— start of PAGE EXCERPT —

But TT has already proven its inability to capitalise on the pitch that surges up from the ground in La Brea, and promising to spend more on the problem shouldn’t be the first step.

Billions are poured into a hamster wheel of costly repairs and subsequent destruction.

This running embarrassment of the state’s civil engineers won’t be solved by creating another quasi-government company in the Ministry of Local Government.

In Asia, Singapore tops global evaluations of road surface quality.

Singapore’s engineering feats include the East Coast Parkway opened in 1981, a 19-km expressway built on reclaimed land that soars over a major waterway. The Marina Coastal Expressway, also built on reclaimed soil described by its engineers as “peanut butter,” runs for five km with a 420-metre tunnel built under the sea.

Beyond these engineering achievements, Singapore’s 3,400 km of paved roads are so good that the Singapore Grand Prix is one of only five races in the world that take place on streets built for public use.

Hosting the Grand Prix was a byproduct of Singapore’s approach to road construction, refined over the last 50 years.

To reduce traffic and road impact, the country tried multiple techniques. Singapore largely abandoned vehicle taxes in 1990 in favour of electronic road-use pricing, which levied heavier fees for using vehicles in congested areas, while dramatically improving its public metro transit systems.

Privileged citizens pay to get vehicles that are limited by quota, and use public transport to get to work.

Roads on the island are continuously monitored using sophisticated laser and sonar equipment which gather data for the country’s pavement management system.

Maintenance is scheduled using this active road evaluation, and corrective work on the country’s roads is rare.

Singapore even creates different grades of asphalt to meet the needs of different road systems, balancing wear, grip and safety.

Singapore’s system isn’t perfect, but it aspires to be, and it’s a proven project that the Works Ministry and TT’s traffic planners might draw on.

— end of PAGE EXCERPT —
— start of ENTRIES SHOWN —

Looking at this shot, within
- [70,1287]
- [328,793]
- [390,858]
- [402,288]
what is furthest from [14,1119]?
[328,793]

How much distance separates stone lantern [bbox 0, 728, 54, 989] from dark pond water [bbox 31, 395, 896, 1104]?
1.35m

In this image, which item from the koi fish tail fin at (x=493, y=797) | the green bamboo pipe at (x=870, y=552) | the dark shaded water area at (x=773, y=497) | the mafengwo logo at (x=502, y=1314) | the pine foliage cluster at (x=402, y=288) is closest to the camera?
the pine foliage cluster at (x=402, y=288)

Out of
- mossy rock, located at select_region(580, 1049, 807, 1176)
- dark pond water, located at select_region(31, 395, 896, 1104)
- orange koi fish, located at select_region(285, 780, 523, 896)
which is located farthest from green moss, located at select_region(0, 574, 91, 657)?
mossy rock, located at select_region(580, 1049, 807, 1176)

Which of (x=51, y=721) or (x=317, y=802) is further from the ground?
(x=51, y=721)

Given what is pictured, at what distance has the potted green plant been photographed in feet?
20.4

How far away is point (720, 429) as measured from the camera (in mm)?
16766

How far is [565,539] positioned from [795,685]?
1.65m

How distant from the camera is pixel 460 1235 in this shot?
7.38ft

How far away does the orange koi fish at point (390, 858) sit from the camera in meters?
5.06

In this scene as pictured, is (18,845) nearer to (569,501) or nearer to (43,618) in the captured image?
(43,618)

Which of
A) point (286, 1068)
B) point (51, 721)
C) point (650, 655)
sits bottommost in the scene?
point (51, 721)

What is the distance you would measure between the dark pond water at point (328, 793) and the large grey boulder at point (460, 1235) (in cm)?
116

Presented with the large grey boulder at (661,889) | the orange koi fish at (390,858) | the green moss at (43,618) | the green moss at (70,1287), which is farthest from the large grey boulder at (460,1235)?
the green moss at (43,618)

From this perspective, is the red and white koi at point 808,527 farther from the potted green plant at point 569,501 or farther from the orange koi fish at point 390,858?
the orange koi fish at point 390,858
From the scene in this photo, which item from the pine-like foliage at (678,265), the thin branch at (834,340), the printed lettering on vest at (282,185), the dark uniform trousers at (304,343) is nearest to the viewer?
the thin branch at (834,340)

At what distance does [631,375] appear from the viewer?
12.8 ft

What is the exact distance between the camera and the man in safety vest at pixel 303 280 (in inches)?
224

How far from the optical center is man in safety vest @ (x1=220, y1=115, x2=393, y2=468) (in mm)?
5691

— end of ENTRIES SHOWN —

## [EXERCISE PROMPT]
Reproduce part of the commentary on road building word for word, starting at the words "To reduce traffic" and ending after "metro transit systems.". The rows have no connection to the commentary on road building.

## [COMPLETED TASK]
To reduce traffic and road impact, the country tried multiple techniques. Singapore largely abandoned vehicle taxes in 1990 in favour of electronic road-use pricing, which levied heavier fees for using vehicles in congested areas, while dramatically improving its public metro transit systems.